[Extract provided]
Finding the ocean’s missing plastic

Millions of tonnes of plastic is trapped along the world’s coastlines and will eventually find its way into the ocean, according to new research.

And even if we stop dumping it today, the amount of plastic in the marine environment will continue to grow because our shorelines are working like a holding facility for plastic already on its way to sea.

That’s the grim finding from modelling carried out for the Netherlands-based Ocean Cleanup Foundation and reported in the journal Scientific Reports.

The researchers wanted to find an explanation for the huge discrepancy between the volume of plastic that is estimated to have found its way into the ocean, and the amount that is floating on its surface.

Most estimates put the quantity of floating plastics at more than 250,000 tonnes. That’s a lot, but only a tiny fraction of the tens of millions of tonnes of plastic believed to have been released into the ocean since the 1950s.

About two-thirds of all plastics has a density lower than sea water, and thus should be floating. It isn’t.

That gap has usually been attributed to the breakdown of macroplastics (bits more than five millimetres long) into microplastics, which do not float. In other words, it has been assumed that the missing plastic has gone under, perhaps down to the ocean bed and into the ecosystem.

That would be bad enough.

More recent work analysing material gathered from the ocean’s surface shows a more complicated picture, however. Much of the floating plastic recovered was decades old, suggesting that the process of degradation takes far too long to account for the missing tonnes.

So the Foundation fed field research data into modelling that also weighed the probability of debris becoming stranded in coastal environments, rather than getting out to sea. This can happen if the plastic becomes entangled with other matter, or because of wind and ocean currents.

The researchers say their model supports the theory that plastic floating near the shoreline is being recaptured by the landmass and trapped in sediment until it eventually is freed and floats away – or breaks down into microplastics.

Their modelling estimates that 66.8% of all the buoyant plastic released into the marine environment since the 1950s is being stored by the world’s shorelines as stranded, settled or buried debris. This would translate to between 46.7 and 126.4 million tonnes of plastic.

[Stored records]
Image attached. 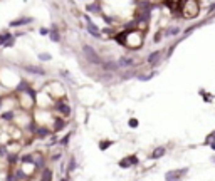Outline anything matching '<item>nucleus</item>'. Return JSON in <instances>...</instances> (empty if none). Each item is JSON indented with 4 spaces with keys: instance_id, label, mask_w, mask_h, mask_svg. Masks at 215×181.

==

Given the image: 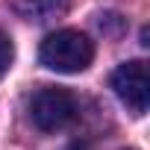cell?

[Brief 1] In the article on the ocean's missing plastic, what percentage of all buoyant plastic released into the marine environment since the 1950s do the modelling estimates say is stored by the world's shorelines?
[Brief 2] Pick up the article on the ocean's missing plastic after its last sentence and keep writing it.

[Output 1] 66.8%

[Output 2]
Another third of all marine plastics may already have degraded into microplastics. Disturbingly, the model predicts that most of today’s microplastic contamination is from material dating back to the 1990s and earlier – so huge quantities of more recent plastics haven’t even started to break down yet.

Looking ahead, the Foundation plugged different scenarios into their model to find out what this vast coastal storage of plastic might mean in the future.

If we continue to dump plastic as we have done to date, the quantity floating on the surface could quadruple by the year 2050, and up to 231.6 million tonnes will have polluted the ocean as microplastics.

The picture is better if we stop releasing any plastic into the ocean from 2020. In that scenario, the volume of floating plastic would drop to 59% of its current levels. But the quantity of microplastics in the ocean would still more than double by 2050 as material already trapped in the environment degrades.

The problem will be with us for decades, the researchers write.

“Mitigating microplastic pollution in the global ocean requires two major components: (1) drastically reducing emissions of plastic pollution in the coming years and (2) actively engaging in removal operations of plastic waste from the marine environment to reduce further generation of secondary microplastics.

“Without proper handling and management of accumulated plastic waste, the legacy of the last 70 years of throw-away society will live on through the generation of ever smaller synthetic polymer fragments in soils, freshwater ecosystems and eventually the ocean.”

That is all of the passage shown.